_WHAT NEEDS TO BE DONE:_ Convert all of the material below into a JSON list of strings, one string for each line, with blank lines and pictures left out.

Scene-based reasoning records
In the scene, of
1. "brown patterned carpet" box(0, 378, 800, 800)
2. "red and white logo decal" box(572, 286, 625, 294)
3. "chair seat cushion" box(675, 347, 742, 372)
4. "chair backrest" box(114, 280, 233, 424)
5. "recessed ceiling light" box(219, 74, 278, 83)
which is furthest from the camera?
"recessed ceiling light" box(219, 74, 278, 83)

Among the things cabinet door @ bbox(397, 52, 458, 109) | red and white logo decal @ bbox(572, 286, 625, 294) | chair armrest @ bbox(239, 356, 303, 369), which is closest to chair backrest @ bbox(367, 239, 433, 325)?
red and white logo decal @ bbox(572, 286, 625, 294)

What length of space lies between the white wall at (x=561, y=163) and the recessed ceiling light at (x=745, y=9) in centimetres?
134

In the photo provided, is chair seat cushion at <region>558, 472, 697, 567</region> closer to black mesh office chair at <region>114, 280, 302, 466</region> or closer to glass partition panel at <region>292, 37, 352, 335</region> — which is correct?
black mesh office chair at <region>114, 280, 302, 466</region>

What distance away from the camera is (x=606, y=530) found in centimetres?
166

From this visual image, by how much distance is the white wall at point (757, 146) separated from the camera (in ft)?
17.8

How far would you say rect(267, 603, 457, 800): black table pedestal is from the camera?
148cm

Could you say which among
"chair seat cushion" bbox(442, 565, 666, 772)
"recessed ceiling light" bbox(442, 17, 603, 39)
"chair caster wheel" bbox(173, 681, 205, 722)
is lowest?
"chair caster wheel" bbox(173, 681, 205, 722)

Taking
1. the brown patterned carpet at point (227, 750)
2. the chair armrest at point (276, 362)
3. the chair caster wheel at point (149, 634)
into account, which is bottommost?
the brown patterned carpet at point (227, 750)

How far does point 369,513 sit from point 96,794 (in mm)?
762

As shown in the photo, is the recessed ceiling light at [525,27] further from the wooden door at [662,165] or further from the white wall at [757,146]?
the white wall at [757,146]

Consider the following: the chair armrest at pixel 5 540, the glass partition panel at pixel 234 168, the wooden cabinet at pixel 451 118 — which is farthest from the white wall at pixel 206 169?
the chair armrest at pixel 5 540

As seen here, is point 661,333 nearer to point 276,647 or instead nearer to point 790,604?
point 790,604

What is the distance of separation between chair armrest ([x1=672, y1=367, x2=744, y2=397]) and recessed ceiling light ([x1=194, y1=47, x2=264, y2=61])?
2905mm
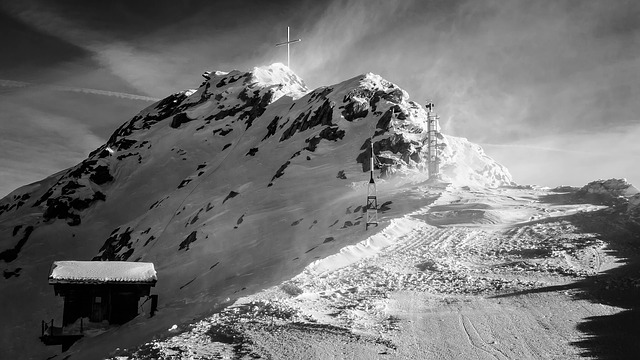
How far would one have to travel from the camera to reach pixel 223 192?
61781 millimetres

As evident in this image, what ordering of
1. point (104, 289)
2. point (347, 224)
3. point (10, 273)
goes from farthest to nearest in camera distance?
point (10, 273) → point (347, 224) → point (104, 289)

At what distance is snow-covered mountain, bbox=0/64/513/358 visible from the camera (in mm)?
36469

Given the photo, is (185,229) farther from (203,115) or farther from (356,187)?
→ (203,115)

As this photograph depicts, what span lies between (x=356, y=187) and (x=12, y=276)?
53.8 metres

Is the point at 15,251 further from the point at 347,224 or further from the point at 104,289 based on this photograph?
the point at 347,224

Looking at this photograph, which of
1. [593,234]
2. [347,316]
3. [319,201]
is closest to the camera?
[347,316]

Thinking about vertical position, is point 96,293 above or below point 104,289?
below

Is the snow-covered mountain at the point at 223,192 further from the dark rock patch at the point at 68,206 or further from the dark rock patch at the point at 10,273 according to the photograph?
the dark rock patch at the point at 10,273

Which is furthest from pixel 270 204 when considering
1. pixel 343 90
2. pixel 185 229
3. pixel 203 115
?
pixel 203 115

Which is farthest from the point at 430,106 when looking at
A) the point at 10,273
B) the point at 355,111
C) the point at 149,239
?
the point at 10,273

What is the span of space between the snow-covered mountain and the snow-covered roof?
2.02 metres

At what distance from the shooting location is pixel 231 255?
128 ft

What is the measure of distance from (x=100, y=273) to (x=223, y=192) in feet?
120

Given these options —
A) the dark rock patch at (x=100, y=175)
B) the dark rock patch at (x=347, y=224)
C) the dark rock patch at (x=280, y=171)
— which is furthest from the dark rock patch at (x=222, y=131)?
the dark rock patch at (x=347, y=224)
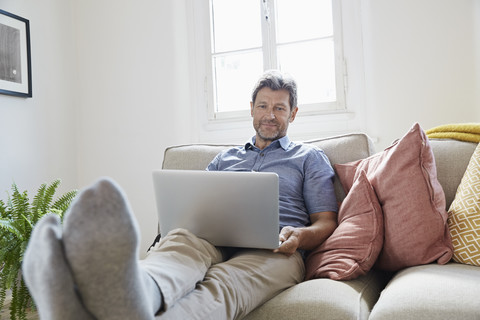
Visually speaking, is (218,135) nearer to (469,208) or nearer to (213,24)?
(213,24)

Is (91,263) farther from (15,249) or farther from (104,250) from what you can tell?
(15,249)

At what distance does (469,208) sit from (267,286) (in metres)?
0.68

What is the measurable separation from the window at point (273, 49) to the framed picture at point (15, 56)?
1.14m

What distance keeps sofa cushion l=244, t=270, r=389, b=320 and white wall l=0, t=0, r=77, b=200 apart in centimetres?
196

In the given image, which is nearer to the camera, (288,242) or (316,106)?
(288,242)

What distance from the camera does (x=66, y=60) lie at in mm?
3027

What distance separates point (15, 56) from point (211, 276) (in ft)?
7.06

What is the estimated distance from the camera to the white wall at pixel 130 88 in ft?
7.51

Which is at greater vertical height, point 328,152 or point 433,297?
point 328,152

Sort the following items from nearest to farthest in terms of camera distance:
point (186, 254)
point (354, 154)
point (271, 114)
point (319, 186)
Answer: point (186, 254), point (319, 186), point (354, 154), point (271, 114)

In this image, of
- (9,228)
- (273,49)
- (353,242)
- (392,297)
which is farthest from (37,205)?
(273,49)

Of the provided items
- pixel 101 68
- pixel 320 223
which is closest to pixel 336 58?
pixel 320 223

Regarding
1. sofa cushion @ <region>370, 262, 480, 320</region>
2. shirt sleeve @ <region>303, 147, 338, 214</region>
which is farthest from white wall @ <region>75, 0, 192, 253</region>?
sofa cushion @ <region>370, 262, 480, 320</region>

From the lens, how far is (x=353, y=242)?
1397 millimetres
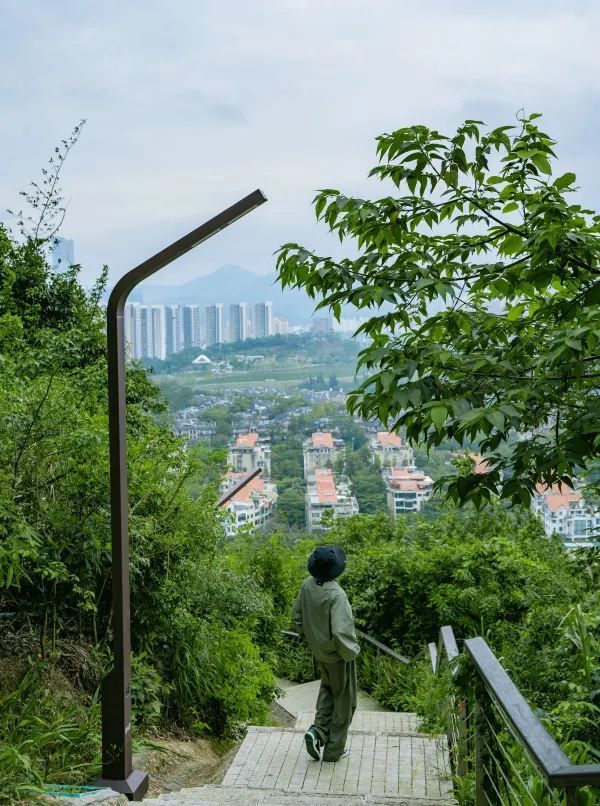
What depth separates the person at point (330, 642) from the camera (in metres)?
6.25

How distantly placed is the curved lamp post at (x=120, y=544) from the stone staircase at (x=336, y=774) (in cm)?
35

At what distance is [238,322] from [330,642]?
28.9m

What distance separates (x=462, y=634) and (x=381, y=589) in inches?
50.5

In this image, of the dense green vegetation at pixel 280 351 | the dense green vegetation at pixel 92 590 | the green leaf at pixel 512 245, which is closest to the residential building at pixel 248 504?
the dense green vegetation at pixel 92 590

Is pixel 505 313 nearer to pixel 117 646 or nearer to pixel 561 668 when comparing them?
pixel 561 668

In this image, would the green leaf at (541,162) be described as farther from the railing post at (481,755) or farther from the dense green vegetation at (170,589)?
the railing post at (481,755)

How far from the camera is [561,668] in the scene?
4.63 m

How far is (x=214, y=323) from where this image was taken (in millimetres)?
36094

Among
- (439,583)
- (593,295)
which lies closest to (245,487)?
(439,583)

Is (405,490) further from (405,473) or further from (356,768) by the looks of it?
(356,768)

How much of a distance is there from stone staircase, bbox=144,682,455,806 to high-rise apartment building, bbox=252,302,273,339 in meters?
26.7

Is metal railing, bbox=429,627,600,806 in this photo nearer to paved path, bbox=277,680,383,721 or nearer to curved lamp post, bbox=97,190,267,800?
curved lamp post, bbox=97,190,267,800

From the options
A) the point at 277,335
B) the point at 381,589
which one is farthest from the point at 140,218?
the point at 381,589

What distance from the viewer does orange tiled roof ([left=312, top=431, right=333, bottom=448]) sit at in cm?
2211
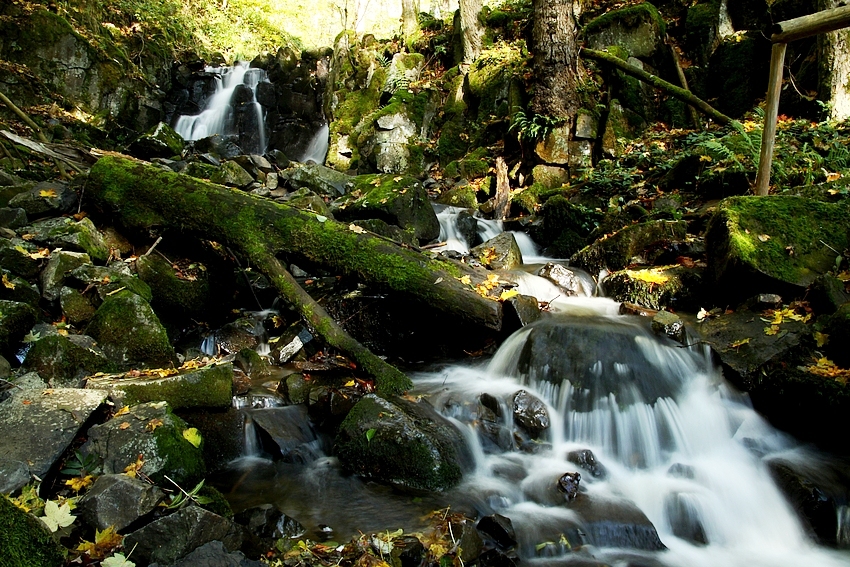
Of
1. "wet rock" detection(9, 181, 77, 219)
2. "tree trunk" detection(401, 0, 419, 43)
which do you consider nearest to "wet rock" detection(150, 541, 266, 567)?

_TASK RESPONSE:_
[
  "In the scene, of",
  "1. \"brown patterned carpet\" box(0, 378, 800, 800)",
  "2. \"red and white logo decal\" box(572, 286, 625, 294)",
  "3. \"chair seat cushion\" box(675, 347, 742, 372)",
  "4. \"chair backrest\" box(114, 280, 233, 424)",
  "5. \"recessed ceiling light\" box(219, 74, 278, 83)",
  "which is furthest from the camera?",
  "\"recessed ceiling light\" box(219, 74, 278, 83)",
  "Among the things cabinet door @ bbox(397, 52, 458, 109) | red and white logo decal @ bbox(572, 286, 625, 294) | chair armrest @ bbox(239, 356, 303, 369), which is closest to chair backrest @ bbox(367, 239, 433, 325)?",
  "red and white logo decal @ bbox(572, 286, 625, 294)",
  "What length of space lies between the white wall at (x=561, y=163) and the recessed ceiling light at (x=745, y=9) in centimetres?",
  "134",
  "In the photo provided, is chair seat cushion at <region>558, 472, 697, 567</region> closer to black mesh office chair at <region>114, 280, 302, 466</region> or closer to glass partition panel at <region>292, 37, 352, 335</region> — which is correct?",
  "black mesh office chair at <region>114, 280, 302, 466</region>",
  "What distance away from the camera is (x=606, y=530) found in centimetres?",
  "166",
  "From this visual image, by how much distance is the white wall at point (757, 146) separated from the camera (in ft)?",
  "17.8",
  "How far would you say rect(267, 603, 457, 800): black table pedestal is from the camera?",
  "148cm",
  "Could you say which among",
  "\"chair seat cushion\" bbox(442, 565, 666, 772)",
  "\"recessed ceiling light\" bbox(442, 17, 603, 39)",
  "\"chair caster wheel\" bbox(173, 681, 205, 722)",
  "is lowest?",
  "\"chair caster wheel\" bbox(173, 681, 205, 722)",
  "Taking",
  "1. the brown patterned carpet at point (227, 750)",
  "2. the chair armrest at point (276, 362)",
  "3. the chair caster wheel at point (149, 634)",
  "into account, which is bottommost?",
  "the brown patterned carpet at point (227, 750)",
  "How far does point 369,513 sit from point 96,794 (in mm)?",
  "762",
  "As shown in the photo, is the recessed ceiling light at [525,27] further from the wooden door at [662,165] or further from the white wall at [757,146]?",
  "the white wall at [757,146]",
  "Consider the following: the chair armrest at pixel 5 540, the glass partition panel at pixel 234 168, the wooden cabinet at pixel 451 118 — which is farthest from the white wall at pixel 206 169?",
  "the chair armrest at pixel 5 540",
  "As seen here, is point 661,333 nearer to point 276,647 or instead nearer to point 790,604?",
  "point 790,604",
  "What is the distance of separation between chair armrest ([x1=672, y1=367, x2=744, y2=397]) and recessed ceiling light ([x1=194, y1=47, x2=264, y2=61])?",
  "2905mm",
  "How far would one have to travel from the camera to reach pixel 223 192?",
  "61781 millimetres",
  "As evident in this image, what ordering of",
  "1. point (104, 289)",
  "2. point (347, 224)",
  "3. point (10, 273)",
  "goes from farthest to nearest in camera distance?",
  "point (10, 273) → point (347, 224) → point (104, 289)",
  "At what distance is snow-covered mountain, bbox=0/64/513/358 visible from the camera (in mm)?",
  "36469",
  "Given the photo, is (185,229) farther from (203,115) or farther from (356,187)?",
  "→ (203,115)",
  "As this photograph depicts, what span lies between (x=356, y=187) and (x=12, y=276)?",
  "53.8 metres",
  "Is the point at 15,251 further from the point at 347,224 or further from the point at 104,289 based on this photograph?",
  "the point at 347,224",
  "Looking at this photograph, which of",
  "1. [593,234]",
  "2. [347,316]",
  "3. [319,201]",
  "is closest to the camera?",
  "[347,316]",
  "Thinking about vertical position, is point 96,293 above or below point 104,289?",
  "below",
  "Is the snow-covered mountain at the point at 223,192 further from the dark rock patch at the point at 68,206 or further from the dark rock patch at the point at 10,273 according to the photograph?",
  "the dark rock patch at the point at 10,273",
  "Which is furthest from pixel 270 204 when considering",
  "1. pixel 343 90",
  "2. pixel 185 229",
  "3. pixel 203 115",
  "?",
  "pixel 203 115",
  "Which is farthest from the point at 430,106 when looking at",
  "A) the point at 10,273",
  "B) the point at 355,111",
  "C) the point at 149,239",
  "?",
  "the point at 10,273",
  "What is the span of space between the snow-covered mountain and the snow-covered roof?",
  "2.02 metres",
  "At what distance from the shooting location is pixel 231 255?",
  "128 ft",
  "What is the measure of distance from (x=100, y=273) to (x=223, y=192) in feet?",
  "120",
  "Given these options —",
  "A) the dark rock patch at (x=100, y=175)",
  "B) the dark rock patch at (x=347, y=224)",
  "C) the dark rock patch at (x=280, y=171)",
  "— which is furthest from the dark rock patch at (x=222, y=131)?",
  "the dark rock patch at (x=347, y=224)",
  "Visually speaking, is (218,135) nearer to (469,208) or nearer to (213,24)?",
  "(213,24)",
  "Is (91,263) farther from (15,249) or farther from (104,250) from what you can tell?",
  "(15,249)",
  "At what distance does (469,208) sit from (267,286) (in metres)?",
  "0.68",
  "What is the measurable separation from the window at point (273, 49) to the framed picture at point (15, 56)?",
  "1.14m",
  "What distance keeps sofa cushion l=244, t=270, r=389, b=320 and white wall l=0, t=0, r=77, b=200 apart in centimetres?",
  "196",
  "In the given image, which is nearer to the camera, (288,242) or (316,106)?",
  "(288,242)",
  "What distance from the camera does (x=66, y=60) lie at in mm?",
  "3027",
  "What distance separates point (15, 56) from point (211, 276) (in ft)?",
  "7.06",
  "What is the estimated distance from the camera to the white wall at pixel 130 88 in ft?",
  "7.51",
  "Which is at greater vertical height, point 328,152 or point 433,297?",
  "point 328,152",
  "Sort the following items from nearest to farthest in terms of camera distance:",
  "point (186, 254)",
  "point (354, 154)",
  "point (271, 114)",
  "point (319, 186)",
  "Answer: point (186, 254), point (319, 186), point (354, 154), point (271, 114)",
  "In this image, of",
  "- (9,228)",
  "- (273,49)",
  "- (353,242)",
  "- (392,297)",
  "which is farthest from (37,205)?",
  "(273,49)",
  "Of the provided items",
  "- pixel 101 68",
  "- pixel 320 223",
  "which is closest to pixel 336 58?",
  "pixel 320 223",
  "Regarding",
  "1. sofa cushion @ <region>370, 262, 480, 320</region>",
  "2. shirt sleeve @ <region>303, 147, 338, 214</region>",
  "which is farthest from white wall @ <region>75, 0, 192, 253</region>?",
  "sofa cushion @ <region>370, 262, 480, 320</region>",
  "From the lens, how far is (x=353, y=242)?",
  "1397 millimetres",
  "What depth separates the person at point (330, 642) from the camera (in metres)?",
  "6.25",
  "How distantly placed is the curved lamp post at (x=120, y=544) from the stone staircase at (x=336, y=774) (in cm)?",
  "35",
  "At what distance is [238,322] from [330,642]?",
  "28.9m",
  "What distance separates (x=462, y=634) and (x=381, y=589) in inches?",
  "50.5",
  "In this image, of the dense green vegetation at pixel 280 351 | the dense green vegetation at pixel 92 590 | the green leaf at pixel 512 245, which is closest to the residential building at pixel 248 504?",
  "the dense green vegetation at pixel 92 590",
  "Is pixel 505 313 nearer to pixel 117 646 or nearer to pixel 561 668 when comparing them?",
  "pixel 561 668",
  "In this image, would the green leaf at (541,162) be described as farther from the railing post at (481,755) or farther from the dense green vegetation at (170,589)?",
  "the railing post at (481,755)",
  "How far from the camera is [561,668] in the scene?",
  "4.63 m",
  "How far is (x=214, y=323) from where this image was taken (in millimetres)?",
  "36094",
  "Among",
  "- (439,583)",
  "- (593,295)",
  "which lies closest to (245,487)?",
  "(439,583)",
  "Is (405,490) further from (405,473) or further from (356,768) by the looks of it?",
  "(356,768)",
  "How much of a distance is there from stone staircase, bbox=144,682,455,806 to high-rise apartment building, bbox=252,302,273,339 in meters?",
  "26.7",
  "Is metal railing, bbox=429,627,600,806 in this photo nearer to paved path, bbox=277,680,383,721 or nearer to curved lamp post, bbox=97,190,267,800?",
  "curved lamp post, bbox=97,190,267,800",
  "From the options",
  "A) the point at 277,335",
  "B) the point at 381,589",
  "which one is farthest from the point at 140,218?",
  "the point at 381,589",
  "What distance from the viewer does orange tiled roof ([left=312, top=431, right=333, bottom=448]) sit at in cm?",
  "2211",
  "Of",
  "1. \"wet rock\" detection(9, 181, 77, 219)",
  "2. \"tree trunk\" detection(401, 0, 419, 43)",
  "which do you consider nearest to \"wet rock\" detection(150, 541, 266, 567)?"
]